Régine Saphores était au départ de cette première édition. Les trois étapes n’étaient qu’une promenade de santé pour l’ancienne spécialiste de la course à pied, venue à bout de l’Ultra-Trail du Mont-Blanc (170 km), puis de la Diagonale des Fous (180 km) en 2008. Mais elle avait abordé l’épreuve avec l’enthousiasme de celles qui servent une cause. « Il y avait assez peu d’épreuves longue distance pour les femmes avant 2015, notamment en France, qui est un mauvais élève. L’idée d’être précurseur, ça m’enchantait. » Elle se souvient des oppositions, évidemment, mais retient aussi les soutiens. « Le cyclisme reste globalement un sport macho, on a la chance d’avoir des gens ouverts ici », analyse-t-elle.

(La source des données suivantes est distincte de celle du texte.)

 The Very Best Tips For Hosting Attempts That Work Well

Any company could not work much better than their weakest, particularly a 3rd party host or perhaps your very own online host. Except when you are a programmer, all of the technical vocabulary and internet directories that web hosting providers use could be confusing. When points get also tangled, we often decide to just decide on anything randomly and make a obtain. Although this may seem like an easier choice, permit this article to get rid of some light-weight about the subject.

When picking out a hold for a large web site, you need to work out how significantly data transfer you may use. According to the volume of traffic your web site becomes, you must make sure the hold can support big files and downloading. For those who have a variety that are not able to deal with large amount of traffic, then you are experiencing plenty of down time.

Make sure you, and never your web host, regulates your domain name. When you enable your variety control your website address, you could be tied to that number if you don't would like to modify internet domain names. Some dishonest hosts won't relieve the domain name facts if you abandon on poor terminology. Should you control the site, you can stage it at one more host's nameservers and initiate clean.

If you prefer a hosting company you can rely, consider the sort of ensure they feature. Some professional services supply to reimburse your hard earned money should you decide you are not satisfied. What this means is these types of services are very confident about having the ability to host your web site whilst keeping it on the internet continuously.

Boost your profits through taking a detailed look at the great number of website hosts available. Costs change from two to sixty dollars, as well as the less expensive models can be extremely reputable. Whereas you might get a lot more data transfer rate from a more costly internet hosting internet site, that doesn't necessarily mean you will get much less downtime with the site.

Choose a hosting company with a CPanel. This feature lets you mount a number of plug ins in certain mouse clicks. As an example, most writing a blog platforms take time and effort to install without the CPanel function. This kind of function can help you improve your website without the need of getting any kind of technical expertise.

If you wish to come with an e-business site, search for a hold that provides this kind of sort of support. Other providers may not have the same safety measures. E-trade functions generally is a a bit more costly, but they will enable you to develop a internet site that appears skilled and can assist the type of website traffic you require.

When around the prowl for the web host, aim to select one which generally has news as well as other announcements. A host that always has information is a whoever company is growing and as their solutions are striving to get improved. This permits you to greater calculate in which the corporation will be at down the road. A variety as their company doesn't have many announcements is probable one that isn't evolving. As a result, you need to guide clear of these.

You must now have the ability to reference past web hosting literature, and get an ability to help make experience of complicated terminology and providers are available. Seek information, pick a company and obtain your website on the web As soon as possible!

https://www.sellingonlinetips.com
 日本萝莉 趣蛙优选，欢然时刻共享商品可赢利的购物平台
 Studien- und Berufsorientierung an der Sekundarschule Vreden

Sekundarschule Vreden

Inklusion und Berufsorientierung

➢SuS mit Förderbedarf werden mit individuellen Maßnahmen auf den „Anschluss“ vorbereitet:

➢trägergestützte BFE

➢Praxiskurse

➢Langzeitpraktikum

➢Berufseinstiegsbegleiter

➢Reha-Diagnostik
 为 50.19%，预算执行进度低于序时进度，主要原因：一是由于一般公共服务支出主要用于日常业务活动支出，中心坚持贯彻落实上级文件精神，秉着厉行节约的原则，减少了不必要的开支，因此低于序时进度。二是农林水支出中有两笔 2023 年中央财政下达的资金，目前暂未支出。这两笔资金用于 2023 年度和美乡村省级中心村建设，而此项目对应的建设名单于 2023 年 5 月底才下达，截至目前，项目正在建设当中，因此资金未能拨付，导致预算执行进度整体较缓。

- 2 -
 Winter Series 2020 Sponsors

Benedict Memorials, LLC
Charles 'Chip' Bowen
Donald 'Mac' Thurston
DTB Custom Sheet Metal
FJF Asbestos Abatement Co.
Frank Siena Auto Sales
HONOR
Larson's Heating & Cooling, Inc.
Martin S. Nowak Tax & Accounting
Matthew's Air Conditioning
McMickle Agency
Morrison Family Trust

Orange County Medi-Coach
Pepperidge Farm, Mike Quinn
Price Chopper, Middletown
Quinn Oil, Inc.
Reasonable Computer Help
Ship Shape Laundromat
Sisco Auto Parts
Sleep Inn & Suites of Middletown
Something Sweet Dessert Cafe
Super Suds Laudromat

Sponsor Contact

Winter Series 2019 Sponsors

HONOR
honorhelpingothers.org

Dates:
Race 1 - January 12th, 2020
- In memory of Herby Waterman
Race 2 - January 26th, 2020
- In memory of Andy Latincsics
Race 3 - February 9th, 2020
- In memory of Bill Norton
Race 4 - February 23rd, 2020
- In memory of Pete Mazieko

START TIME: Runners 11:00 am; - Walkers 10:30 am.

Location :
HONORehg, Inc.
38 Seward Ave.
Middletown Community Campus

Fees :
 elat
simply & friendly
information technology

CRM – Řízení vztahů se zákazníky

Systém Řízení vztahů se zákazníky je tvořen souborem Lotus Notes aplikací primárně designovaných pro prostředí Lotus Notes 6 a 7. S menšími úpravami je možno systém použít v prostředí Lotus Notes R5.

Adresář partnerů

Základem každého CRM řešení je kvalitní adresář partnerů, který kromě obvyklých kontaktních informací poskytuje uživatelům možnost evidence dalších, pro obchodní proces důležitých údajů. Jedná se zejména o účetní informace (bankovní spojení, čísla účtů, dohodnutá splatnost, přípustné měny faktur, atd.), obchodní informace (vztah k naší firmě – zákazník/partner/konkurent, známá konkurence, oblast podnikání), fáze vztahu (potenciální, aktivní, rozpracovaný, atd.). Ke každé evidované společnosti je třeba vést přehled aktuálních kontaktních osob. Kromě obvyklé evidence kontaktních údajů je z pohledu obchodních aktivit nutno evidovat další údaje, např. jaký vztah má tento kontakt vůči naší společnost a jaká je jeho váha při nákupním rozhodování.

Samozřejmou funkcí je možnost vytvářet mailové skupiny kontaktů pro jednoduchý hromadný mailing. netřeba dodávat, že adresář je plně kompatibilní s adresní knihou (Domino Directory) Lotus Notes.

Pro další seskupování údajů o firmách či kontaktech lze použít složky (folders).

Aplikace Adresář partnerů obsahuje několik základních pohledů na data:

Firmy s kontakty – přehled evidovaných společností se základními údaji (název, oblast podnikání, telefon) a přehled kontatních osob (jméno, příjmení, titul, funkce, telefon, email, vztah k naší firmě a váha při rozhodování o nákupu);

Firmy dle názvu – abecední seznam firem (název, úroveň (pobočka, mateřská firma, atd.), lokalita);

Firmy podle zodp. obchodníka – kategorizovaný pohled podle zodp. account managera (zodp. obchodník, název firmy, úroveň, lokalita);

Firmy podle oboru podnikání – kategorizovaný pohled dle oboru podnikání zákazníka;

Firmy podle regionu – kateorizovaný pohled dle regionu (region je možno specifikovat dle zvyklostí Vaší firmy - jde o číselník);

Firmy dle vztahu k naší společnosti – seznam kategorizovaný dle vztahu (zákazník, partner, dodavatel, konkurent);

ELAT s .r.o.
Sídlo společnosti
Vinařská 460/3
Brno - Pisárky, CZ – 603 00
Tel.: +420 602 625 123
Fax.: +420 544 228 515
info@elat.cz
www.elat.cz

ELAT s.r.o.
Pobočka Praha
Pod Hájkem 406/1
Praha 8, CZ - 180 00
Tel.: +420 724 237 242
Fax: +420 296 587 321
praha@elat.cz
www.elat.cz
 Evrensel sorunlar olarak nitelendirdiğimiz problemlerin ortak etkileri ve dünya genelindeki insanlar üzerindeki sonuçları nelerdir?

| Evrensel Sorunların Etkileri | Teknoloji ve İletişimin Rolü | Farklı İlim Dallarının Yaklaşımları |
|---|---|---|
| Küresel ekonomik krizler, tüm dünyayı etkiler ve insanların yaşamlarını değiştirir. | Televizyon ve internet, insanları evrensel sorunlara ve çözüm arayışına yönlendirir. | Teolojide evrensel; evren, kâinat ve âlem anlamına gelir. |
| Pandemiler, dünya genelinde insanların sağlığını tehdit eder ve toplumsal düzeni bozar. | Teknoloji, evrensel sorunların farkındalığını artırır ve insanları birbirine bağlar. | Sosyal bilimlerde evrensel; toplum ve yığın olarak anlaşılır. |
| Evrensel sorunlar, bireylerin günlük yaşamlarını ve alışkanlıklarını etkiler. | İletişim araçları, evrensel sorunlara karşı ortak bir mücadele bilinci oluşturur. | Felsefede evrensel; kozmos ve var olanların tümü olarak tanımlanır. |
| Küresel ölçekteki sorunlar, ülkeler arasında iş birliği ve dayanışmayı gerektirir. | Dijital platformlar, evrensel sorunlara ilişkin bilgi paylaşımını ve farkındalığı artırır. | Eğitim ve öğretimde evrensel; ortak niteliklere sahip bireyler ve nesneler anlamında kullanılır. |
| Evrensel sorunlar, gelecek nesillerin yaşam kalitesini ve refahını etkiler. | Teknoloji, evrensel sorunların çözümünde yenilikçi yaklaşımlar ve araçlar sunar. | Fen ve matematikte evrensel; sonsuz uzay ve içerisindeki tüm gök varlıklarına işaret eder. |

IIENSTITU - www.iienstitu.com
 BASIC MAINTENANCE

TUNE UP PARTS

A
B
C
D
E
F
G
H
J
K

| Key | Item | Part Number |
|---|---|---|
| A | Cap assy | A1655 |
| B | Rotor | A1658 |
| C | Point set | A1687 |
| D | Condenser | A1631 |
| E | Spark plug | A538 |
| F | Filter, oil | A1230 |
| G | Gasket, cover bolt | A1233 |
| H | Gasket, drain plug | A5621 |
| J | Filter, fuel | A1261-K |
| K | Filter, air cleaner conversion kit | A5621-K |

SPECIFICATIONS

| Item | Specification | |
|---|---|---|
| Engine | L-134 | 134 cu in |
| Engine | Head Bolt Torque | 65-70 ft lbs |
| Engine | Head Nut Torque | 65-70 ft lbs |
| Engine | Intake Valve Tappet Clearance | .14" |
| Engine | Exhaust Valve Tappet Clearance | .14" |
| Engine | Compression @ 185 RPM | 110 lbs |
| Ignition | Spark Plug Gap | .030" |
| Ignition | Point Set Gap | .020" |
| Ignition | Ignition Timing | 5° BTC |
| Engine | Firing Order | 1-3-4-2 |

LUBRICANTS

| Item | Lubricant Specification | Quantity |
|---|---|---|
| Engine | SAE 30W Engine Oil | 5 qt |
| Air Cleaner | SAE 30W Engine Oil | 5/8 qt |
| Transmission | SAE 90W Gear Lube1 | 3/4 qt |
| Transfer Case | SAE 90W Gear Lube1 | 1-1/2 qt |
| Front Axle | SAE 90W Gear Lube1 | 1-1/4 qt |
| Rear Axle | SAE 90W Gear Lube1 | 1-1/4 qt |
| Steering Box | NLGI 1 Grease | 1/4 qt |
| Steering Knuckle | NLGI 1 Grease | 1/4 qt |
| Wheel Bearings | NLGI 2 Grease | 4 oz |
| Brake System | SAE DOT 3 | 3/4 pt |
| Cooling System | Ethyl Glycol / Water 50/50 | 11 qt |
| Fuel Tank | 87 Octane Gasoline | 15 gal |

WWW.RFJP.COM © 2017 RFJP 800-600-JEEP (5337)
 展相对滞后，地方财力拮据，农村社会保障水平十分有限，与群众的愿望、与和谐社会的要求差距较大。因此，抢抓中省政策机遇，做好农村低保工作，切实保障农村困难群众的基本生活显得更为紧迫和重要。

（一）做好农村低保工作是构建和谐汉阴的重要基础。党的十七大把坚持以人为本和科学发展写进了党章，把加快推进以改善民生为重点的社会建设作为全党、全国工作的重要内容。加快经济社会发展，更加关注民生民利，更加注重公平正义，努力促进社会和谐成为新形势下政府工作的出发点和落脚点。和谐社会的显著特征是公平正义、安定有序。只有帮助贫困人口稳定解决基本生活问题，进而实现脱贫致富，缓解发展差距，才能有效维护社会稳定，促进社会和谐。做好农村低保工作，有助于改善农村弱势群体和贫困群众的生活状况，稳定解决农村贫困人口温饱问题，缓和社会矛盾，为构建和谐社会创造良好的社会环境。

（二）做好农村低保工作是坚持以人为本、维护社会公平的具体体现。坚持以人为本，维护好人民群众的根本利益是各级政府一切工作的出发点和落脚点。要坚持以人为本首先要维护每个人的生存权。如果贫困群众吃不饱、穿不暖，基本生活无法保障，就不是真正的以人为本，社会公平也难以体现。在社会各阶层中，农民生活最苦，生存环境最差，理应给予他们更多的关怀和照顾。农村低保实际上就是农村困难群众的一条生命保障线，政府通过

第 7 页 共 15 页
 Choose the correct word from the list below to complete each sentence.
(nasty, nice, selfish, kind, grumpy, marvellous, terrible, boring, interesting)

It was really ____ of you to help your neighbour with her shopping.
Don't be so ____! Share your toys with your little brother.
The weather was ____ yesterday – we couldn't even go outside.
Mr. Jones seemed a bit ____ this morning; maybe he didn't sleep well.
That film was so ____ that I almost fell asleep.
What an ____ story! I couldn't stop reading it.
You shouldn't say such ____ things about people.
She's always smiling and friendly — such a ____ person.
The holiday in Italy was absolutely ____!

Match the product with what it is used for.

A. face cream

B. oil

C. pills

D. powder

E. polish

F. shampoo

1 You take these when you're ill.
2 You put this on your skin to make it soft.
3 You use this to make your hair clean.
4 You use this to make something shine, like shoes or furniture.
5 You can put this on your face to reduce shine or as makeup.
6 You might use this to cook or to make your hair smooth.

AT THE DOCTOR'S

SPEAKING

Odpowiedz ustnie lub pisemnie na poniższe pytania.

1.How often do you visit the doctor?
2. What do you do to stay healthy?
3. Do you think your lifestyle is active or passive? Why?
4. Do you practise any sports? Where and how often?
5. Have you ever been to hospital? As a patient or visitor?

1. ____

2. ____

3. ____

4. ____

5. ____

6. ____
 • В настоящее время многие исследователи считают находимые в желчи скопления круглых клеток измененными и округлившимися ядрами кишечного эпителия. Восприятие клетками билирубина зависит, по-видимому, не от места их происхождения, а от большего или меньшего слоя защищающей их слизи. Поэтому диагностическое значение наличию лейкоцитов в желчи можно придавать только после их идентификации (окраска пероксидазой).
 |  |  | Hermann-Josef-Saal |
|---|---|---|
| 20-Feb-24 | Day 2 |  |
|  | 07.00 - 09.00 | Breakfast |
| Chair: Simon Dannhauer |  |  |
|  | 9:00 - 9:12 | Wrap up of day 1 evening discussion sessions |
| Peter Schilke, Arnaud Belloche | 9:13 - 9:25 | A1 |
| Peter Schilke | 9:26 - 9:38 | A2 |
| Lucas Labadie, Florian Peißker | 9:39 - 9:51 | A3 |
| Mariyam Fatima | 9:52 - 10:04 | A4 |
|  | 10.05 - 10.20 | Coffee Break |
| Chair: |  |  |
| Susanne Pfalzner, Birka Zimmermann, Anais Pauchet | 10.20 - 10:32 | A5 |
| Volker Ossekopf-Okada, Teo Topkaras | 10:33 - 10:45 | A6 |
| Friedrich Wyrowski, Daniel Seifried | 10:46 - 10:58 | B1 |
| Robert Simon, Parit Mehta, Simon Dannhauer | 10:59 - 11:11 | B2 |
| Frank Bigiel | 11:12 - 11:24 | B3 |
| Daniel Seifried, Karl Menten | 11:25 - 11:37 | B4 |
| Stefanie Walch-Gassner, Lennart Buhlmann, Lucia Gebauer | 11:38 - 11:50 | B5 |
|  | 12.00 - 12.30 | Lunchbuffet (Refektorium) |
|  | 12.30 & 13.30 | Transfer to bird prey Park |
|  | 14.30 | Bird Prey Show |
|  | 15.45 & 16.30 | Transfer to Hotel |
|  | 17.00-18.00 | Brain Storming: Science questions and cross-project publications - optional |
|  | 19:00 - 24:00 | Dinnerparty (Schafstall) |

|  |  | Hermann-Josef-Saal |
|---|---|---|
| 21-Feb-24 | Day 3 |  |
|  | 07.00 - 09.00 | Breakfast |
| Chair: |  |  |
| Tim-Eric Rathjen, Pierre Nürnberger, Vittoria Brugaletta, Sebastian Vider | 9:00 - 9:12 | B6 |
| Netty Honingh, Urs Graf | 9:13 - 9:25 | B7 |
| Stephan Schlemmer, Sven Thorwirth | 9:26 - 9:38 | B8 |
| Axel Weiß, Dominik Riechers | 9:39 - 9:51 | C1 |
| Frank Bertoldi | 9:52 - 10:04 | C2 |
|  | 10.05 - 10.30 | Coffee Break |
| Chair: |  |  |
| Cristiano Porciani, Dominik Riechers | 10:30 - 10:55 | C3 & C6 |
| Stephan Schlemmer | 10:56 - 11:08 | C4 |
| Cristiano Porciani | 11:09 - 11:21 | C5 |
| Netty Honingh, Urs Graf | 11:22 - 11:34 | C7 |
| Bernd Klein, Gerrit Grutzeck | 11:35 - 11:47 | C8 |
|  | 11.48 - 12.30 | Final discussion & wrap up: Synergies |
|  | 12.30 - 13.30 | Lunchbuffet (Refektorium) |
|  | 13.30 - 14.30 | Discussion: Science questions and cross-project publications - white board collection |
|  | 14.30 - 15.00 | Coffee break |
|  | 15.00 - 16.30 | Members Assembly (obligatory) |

« RÉGINE, ELLE EST DIRECTE ! »

Elle se souvient de la visite en Calédonie de deux cadres de la Fédération française de cyclisme, quelques mois avant le grand départ. « Ils étaient extrêmement surpris de voir des filles passer deux heures à rouler le soir, après le boulot, en lâchant un peu leur famille… » Depuis, la motivation n’a pas faibli et la préparation s’est professionnalisée : les 39 concurrentes de la 6e édition sont entraînées par le triathlète Mathieu Szalamacha. « Si on veut continuer à attirer les filles, il faut leur proposer quelque chose de sérieux », insiste celle qui est passée du côté de l’organisation, il y a deux ans. Elle a également pris des responsabilités au sein du Comité régional, où ses convictions bousculent encore les anciennes conceptions du cyclisme. « Régine, elle est directe ! », apprécie Gérard Salaün. « Certains le lui reprochent… Mais sans ça, on n’avance pas. Pour développer le cyclisme, on a besoin de femmes qui s’impliquent à fond, comme elle. »

© Au Tour d’Elles

ENCORE PLUS DE MIXITÉ

Diane Moutoussamy est heureuse de pouvoir compter sur « une belle relève ». « Quand l’équipe précédente a passé la main (en 2020, NDLR), on espérait qu’Au Tour d’Elles allait perdurer, à l’image du Tour Air France, et que l’événement conserverait cet état d’esprit collectif. » Celle qui vit désormais en Métropole – elle encadre des coureuses cyclistes dans le Limousin – a gagné son pari. « On voulait développer l’envie des femmes de faire du vélo de façon ludique mais aussi compétitive. Et ça a marché. Au-delà du tour de Calédonie, on voit de plus en plus de filles sur les courses cyclistes », constate Régine Saphores. Elle vise maintenant une autre forme de mixité. « J’aimerais beaucoup qu’une Kanak nous rejoigne. On a déjà eu des garçons sur le Cyclo Tour, mais pas de fille. J’ai un vélo de route dans le casier de mon club, s’il le faut… »

Gilles Caprais

Deux Tours, sept étapes
En même temps qu’Au Tour d’Elles, aura lieu la 2e édition du Cyclo Tour du Caillou, qui partage son esprit d’ouverture au plus grand nombre, et pas uniquement aux athlètes confirmés. Le départ des deux courses sera donné de Petit-Couli (Farino), dimanche 9 octobre. Après des passages par Bourail, Houaïlou, Ponérihouen, Poindimié, Hienghène, Touho, Pouembout et Boulouparis, l’arrivée sera jugée au sommet du col de Plum, samedi 15 octobre. Avec quelques boucles supplémentaires, le Cyclo Tour (484 km) sera un peu plus long qu’Au Tour d’Elles (366 km).